This isn’t how today was supposed to go.
My big boy, Ryder, strutted off to fifth grade as planned (how did he get to be a fifth grader!?), but we’d long imagined that on this day, he’d have his little brother tagging along. Not long after Truman was born, nearly five and a half years ago, Ryder excitedly figured out they’d get to have one year together in the same school, with Tru in kindergarten and him in fifth grade. He couldn’t wait to show him the ropes and be his protector. He talked about it often – until last winter, when it became clear Tru wouldn’t be ready for kindergarten this fall. His particular blend of challenges from developmental delays and ASD would make it really difficult to focus and flourish right now. Ryder was bummed, which is so sweet.
While my heart fluttered with pride this morning as Ryder boarded the bus to start his last year of elementary school, it also ached for the little guy at our side. I wish I could just wave my magic mama wand – the one that can fix practically anything, from hurt feelings to scraped knees. It’s hard to not have the power to fix this.
That said, I know this bonus year is also a huge gift.

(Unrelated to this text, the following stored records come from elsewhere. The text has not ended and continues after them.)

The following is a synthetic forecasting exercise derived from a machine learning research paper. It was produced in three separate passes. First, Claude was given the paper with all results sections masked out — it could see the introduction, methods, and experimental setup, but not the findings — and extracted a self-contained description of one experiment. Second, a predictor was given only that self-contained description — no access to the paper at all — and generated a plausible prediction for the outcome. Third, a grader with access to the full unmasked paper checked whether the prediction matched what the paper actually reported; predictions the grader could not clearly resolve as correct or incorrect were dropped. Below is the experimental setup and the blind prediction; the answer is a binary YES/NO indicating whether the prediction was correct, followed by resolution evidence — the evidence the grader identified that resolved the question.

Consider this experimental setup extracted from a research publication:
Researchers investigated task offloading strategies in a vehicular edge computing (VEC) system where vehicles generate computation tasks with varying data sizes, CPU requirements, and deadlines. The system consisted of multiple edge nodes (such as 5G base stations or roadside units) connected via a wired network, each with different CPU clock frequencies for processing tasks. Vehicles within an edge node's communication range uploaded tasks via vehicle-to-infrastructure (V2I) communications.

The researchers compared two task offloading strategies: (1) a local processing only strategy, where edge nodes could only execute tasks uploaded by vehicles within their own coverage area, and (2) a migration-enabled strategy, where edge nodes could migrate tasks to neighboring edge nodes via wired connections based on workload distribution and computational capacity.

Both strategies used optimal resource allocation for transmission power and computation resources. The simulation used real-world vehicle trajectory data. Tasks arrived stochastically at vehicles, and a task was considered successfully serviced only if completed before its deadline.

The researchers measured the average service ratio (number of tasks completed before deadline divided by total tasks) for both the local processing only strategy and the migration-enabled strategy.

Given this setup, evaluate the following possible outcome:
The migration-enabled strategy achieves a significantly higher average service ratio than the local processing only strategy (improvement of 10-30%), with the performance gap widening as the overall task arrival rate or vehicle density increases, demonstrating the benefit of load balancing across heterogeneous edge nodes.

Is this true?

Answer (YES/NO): NO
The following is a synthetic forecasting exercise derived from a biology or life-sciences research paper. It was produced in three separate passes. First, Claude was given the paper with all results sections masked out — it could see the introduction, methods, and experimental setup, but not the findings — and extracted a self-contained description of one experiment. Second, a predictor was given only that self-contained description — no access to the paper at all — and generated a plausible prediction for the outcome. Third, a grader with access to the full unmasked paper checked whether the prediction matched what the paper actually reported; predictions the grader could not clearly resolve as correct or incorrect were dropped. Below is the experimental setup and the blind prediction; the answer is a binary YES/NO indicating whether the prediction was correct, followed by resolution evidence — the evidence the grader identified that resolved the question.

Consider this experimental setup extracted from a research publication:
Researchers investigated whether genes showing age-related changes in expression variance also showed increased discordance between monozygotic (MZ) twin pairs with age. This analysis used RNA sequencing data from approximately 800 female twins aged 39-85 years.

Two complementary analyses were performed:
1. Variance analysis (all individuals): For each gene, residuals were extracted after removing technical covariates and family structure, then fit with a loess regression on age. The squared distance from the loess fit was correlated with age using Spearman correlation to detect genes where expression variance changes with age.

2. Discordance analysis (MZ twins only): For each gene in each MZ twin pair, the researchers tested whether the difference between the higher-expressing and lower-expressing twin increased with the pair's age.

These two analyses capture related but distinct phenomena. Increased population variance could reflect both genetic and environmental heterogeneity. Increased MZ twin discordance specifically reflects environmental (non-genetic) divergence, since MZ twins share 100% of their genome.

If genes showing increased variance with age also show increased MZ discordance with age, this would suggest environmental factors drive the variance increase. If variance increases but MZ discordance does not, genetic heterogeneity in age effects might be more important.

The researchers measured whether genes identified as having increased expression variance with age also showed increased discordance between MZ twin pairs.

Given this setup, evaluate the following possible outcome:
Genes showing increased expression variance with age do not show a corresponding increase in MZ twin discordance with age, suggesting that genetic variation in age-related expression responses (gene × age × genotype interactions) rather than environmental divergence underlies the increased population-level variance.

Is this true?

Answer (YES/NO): NO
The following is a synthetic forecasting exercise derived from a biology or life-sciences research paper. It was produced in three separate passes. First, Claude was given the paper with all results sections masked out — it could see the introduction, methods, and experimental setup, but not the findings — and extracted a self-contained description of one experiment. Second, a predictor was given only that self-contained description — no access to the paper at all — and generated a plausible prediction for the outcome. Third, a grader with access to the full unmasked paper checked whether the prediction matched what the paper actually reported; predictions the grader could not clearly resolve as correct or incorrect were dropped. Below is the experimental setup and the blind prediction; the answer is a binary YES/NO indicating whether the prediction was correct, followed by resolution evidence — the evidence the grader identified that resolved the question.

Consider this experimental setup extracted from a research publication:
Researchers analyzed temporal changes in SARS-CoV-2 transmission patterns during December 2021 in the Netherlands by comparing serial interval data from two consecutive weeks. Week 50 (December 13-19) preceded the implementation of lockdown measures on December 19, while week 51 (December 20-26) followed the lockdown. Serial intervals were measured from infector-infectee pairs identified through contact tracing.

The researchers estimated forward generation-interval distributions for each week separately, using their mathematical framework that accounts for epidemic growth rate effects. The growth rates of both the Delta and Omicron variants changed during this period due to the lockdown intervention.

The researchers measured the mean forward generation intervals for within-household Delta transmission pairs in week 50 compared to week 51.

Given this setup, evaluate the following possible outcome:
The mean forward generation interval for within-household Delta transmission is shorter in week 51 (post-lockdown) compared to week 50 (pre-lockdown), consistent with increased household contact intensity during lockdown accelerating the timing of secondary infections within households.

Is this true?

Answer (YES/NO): YES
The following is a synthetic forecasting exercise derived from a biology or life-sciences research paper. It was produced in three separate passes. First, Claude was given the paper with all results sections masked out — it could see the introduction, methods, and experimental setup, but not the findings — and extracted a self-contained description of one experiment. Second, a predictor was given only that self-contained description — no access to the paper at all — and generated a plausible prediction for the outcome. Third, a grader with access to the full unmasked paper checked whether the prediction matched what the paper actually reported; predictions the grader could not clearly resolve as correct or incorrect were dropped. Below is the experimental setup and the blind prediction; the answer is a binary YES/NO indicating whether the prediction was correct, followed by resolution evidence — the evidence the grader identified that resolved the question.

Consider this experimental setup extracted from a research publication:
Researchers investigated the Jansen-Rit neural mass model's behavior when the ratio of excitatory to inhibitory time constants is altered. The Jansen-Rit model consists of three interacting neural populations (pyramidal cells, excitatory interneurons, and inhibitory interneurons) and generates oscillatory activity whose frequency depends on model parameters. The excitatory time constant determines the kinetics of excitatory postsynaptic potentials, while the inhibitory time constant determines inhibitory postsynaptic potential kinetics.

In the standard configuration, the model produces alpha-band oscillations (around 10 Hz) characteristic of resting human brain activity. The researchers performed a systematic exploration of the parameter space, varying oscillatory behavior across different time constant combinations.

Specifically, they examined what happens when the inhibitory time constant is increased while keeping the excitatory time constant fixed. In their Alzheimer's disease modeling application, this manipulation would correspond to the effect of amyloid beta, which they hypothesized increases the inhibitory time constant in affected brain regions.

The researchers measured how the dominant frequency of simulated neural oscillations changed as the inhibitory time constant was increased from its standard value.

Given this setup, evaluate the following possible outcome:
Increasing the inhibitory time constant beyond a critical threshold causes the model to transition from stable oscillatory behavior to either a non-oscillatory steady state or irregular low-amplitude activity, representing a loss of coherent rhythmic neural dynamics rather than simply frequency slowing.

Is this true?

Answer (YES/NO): NO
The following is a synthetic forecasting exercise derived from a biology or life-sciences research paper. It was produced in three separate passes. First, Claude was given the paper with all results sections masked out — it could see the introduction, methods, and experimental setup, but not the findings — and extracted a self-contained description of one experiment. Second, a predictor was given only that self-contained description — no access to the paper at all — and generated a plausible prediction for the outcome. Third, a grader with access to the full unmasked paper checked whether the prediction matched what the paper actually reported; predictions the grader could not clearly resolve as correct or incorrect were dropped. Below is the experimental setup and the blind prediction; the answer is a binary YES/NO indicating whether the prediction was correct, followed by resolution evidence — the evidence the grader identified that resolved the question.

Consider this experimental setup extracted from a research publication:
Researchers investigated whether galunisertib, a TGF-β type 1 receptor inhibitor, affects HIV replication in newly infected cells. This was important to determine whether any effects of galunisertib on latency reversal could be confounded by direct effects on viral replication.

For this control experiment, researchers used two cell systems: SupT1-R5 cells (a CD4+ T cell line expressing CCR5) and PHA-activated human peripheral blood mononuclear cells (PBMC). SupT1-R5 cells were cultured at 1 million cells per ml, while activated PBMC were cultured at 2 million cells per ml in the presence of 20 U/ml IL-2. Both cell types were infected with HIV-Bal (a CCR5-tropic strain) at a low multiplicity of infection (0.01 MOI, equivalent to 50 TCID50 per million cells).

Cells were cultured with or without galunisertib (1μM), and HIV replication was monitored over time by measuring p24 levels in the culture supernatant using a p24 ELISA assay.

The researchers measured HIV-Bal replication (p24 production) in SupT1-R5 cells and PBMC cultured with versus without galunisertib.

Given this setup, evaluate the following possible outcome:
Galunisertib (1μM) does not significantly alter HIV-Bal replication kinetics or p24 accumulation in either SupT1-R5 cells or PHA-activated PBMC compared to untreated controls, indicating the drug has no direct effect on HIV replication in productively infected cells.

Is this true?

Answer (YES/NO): YES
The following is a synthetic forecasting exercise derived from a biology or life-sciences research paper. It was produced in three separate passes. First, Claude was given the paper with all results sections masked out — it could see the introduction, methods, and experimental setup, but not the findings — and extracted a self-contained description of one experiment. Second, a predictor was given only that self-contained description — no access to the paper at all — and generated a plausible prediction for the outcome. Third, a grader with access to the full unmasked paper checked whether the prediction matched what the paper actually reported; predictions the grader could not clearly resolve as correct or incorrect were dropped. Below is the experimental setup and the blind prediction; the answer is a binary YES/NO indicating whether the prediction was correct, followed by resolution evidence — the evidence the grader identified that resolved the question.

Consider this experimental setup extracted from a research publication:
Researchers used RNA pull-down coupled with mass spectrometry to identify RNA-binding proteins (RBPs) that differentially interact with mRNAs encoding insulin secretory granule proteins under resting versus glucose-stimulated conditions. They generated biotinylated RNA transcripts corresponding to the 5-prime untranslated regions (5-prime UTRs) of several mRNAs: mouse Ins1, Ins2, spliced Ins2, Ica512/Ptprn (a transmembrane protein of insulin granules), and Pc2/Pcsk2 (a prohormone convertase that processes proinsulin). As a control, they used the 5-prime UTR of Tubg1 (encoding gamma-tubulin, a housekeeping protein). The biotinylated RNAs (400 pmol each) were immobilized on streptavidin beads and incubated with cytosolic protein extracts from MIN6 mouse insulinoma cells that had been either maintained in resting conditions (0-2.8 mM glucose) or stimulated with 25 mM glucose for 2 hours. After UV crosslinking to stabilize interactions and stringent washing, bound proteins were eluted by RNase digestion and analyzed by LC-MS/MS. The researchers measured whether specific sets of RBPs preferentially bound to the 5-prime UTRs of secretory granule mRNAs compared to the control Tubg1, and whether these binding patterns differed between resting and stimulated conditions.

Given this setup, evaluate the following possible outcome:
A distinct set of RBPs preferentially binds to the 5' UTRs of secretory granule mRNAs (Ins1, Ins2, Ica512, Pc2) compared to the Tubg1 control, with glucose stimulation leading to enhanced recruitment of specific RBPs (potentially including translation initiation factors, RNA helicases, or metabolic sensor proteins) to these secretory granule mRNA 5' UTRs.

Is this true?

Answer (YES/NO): YES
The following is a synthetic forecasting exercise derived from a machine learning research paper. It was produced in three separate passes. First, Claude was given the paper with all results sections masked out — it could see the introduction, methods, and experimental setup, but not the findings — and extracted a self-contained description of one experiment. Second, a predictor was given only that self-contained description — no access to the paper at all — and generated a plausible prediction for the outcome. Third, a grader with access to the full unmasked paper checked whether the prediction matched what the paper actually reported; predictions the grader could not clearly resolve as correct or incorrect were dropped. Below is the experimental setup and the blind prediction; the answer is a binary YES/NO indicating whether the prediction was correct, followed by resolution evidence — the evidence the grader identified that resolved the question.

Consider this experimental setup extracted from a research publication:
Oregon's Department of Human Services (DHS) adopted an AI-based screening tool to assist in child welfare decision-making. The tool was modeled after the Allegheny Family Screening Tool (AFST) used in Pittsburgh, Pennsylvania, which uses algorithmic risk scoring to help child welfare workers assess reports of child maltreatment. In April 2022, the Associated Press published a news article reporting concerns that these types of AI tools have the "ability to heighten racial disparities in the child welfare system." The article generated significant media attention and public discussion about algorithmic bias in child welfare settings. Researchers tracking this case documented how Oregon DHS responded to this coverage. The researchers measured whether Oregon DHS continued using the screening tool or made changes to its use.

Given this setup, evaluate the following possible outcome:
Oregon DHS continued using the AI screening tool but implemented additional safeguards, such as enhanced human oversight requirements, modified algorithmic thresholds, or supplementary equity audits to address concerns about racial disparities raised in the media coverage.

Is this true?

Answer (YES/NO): NO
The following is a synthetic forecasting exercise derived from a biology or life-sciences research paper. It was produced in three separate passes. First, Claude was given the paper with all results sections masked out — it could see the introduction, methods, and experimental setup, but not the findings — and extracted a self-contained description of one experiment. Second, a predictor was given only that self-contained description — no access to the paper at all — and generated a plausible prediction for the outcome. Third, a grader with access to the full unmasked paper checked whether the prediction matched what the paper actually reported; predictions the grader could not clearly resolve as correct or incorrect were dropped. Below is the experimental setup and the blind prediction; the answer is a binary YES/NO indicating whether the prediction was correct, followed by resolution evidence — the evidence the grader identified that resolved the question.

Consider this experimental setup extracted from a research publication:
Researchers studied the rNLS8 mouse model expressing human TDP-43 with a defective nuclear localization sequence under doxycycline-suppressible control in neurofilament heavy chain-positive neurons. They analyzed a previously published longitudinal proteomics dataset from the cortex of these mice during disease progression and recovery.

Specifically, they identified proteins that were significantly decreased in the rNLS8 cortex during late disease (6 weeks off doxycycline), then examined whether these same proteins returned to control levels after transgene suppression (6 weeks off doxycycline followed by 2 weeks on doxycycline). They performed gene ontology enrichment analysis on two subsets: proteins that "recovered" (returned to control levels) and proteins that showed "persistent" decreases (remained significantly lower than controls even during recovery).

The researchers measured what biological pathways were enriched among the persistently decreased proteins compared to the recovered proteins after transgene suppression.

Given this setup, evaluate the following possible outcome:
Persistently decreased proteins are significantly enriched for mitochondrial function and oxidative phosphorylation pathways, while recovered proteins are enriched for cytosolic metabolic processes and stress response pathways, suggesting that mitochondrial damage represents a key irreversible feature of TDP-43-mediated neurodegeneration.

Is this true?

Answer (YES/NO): NO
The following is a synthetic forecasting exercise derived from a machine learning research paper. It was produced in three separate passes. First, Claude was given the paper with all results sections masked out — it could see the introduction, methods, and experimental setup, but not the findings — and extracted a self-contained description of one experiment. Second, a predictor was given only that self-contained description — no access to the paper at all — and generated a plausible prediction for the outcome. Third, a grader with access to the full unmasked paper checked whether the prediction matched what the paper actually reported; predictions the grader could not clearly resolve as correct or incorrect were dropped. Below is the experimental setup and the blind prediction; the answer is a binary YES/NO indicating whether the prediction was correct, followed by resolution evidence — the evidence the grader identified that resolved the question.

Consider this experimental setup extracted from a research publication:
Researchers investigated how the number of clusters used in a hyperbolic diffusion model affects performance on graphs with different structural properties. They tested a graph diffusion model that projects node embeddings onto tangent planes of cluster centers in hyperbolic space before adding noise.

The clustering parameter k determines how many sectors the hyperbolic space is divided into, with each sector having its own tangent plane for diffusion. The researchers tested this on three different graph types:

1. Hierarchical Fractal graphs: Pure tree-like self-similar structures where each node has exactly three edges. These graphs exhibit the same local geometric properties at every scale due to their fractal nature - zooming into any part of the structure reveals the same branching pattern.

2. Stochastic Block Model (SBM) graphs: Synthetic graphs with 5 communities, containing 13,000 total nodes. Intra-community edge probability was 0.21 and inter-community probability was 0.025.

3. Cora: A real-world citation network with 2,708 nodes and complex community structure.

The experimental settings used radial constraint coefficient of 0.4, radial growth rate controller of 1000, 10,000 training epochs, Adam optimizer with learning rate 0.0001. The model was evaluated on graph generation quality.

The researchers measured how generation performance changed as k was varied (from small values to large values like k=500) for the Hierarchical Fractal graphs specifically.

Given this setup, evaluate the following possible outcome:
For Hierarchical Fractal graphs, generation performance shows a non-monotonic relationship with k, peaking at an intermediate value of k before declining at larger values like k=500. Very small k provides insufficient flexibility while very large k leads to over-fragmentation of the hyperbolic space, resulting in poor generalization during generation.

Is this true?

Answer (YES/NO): NO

I would have been a complete mess sending Tru off to school and now I get one more year with my little shadow. More snuggles, more giggles, more adventures, more alone time. We and his team of specialists have an extra year to work with him and plan ahead for his kindergarten debut. And he gets one more year to learn and play at a preschool he loves.
As I was typing this, Tru just crawled into my lap, put his head on my chest and closed his eyes. I kissed his little head, breathed in his little boy smell, and closed my eyes, too – soaking up the moment and feeling grateful he’s still right here by my side…in my arms…under my wing for one more year.
Come to think of it, maybe this is exactly the way today was supposed to go.